Dalle 8 del mattino la squadra di operai, in servizio lì dal 29 aprile, aveva iniziato la pulizia dei diversi pozzetti: i lavori si erano resi necessari a causa dei cattivi odori che si erano sprigionati in quell’area lungo la statale 113. Alle 11 l’incontro con il titolare dell’albergo, poi, intorno a mezzogiorno, i lavoratori si sono spostati nel pozzo che introduce alla vasca di raccolta attigua alla cantina: una struttura profonda due metri e dieci per tre metri di larghezza. Sotto, le acque delle fogne. Non appena il primo operaio è entrato è stato investito dal gas, ha perso i sensi ed è finito di sotto. I compagni hanno cercato di tirarlo su ma sono stati a loro volta investiti dall’idrogeno solforato, in una tragica catena che li ha travolti uno dopo l’altro. I tre sopravvissuti a quel punto hanno desistito, ma sono stati pure loro investiti dal gas. «All’improvviso ho sentito i miei colleghi che gridavano – racconta D’Aleo all’AdnKronos – e ho dato subito dato l’allarme. Mi sento un miracolato. Sono sotto choc. Non voglio dire altro».

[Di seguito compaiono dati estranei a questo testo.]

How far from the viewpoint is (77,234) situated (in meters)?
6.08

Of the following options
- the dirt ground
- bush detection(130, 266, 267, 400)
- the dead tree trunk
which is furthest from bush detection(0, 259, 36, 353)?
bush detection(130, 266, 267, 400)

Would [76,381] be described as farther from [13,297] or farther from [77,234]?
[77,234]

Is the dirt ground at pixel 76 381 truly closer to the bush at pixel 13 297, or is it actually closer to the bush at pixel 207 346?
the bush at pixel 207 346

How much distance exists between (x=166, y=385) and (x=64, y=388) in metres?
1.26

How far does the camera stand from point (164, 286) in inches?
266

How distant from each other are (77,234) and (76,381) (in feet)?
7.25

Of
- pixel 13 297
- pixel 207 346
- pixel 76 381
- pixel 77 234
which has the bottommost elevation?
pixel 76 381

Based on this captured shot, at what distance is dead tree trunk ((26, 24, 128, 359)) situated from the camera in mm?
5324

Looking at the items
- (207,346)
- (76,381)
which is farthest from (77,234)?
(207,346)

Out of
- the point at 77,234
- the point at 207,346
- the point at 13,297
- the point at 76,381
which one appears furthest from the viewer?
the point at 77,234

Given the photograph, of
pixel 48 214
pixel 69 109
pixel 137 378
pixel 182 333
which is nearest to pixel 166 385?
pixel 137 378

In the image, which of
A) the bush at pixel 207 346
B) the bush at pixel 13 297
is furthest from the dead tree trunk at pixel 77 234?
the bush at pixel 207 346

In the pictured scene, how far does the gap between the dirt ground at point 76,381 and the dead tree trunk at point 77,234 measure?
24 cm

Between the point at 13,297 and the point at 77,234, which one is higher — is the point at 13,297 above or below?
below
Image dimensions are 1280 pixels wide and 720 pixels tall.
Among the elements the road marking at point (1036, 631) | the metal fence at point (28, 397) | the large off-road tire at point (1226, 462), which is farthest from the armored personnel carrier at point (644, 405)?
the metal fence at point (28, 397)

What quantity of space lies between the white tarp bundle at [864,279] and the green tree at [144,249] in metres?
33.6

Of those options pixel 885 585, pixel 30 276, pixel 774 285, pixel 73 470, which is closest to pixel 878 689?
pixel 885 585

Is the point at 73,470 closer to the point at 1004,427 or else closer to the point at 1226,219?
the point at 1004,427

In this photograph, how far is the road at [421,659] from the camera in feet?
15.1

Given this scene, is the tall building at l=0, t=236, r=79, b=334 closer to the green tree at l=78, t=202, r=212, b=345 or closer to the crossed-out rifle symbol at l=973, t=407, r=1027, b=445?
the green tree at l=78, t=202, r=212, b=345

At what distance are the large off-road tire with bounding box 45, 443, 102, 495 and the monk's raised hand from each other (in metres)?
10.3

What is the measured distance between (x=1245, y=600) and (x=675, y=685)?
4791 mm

Le tre squadre dei vigili del fuoco sono arrivate nel giro di quindici minuti da quando, alle 13.48, è arrivata la richiesta di intervento. Sul posto sommozzatori e anche le squadre che si occupano di rischio biologico e chimico. Ma non c’è stato niente da fare: «Gli operai – dice ancora il comandante dei vigili del fuoco – erano persone abituate a svolgere questo tipo di lavori. Quindi sapevano che cosa fare e come equipaggiarsi in circostanze simili. Certamente non avevano le maschere quando noi li abbiamo trovati. Tocca al responsabile del servizio di protezione stabilire quale precauzione andava presa. Ma per quello che abbiamo trovato lì si poteva entrare solamente con le bombole di ossigeno. Impensabile avventurarsi senza, in quella vasca non c’era ossigeno, ma solo idrogeno solforoso». È anche per questo che ieri, nella sede della Quadrifoglio è andata la polizia, spedita lì dalla Procura di Termini Imerese, che ha aperto la terza inchiesta sulla terza strage avvenuta nel suo territorio di competenza, nel giro di cinque anni.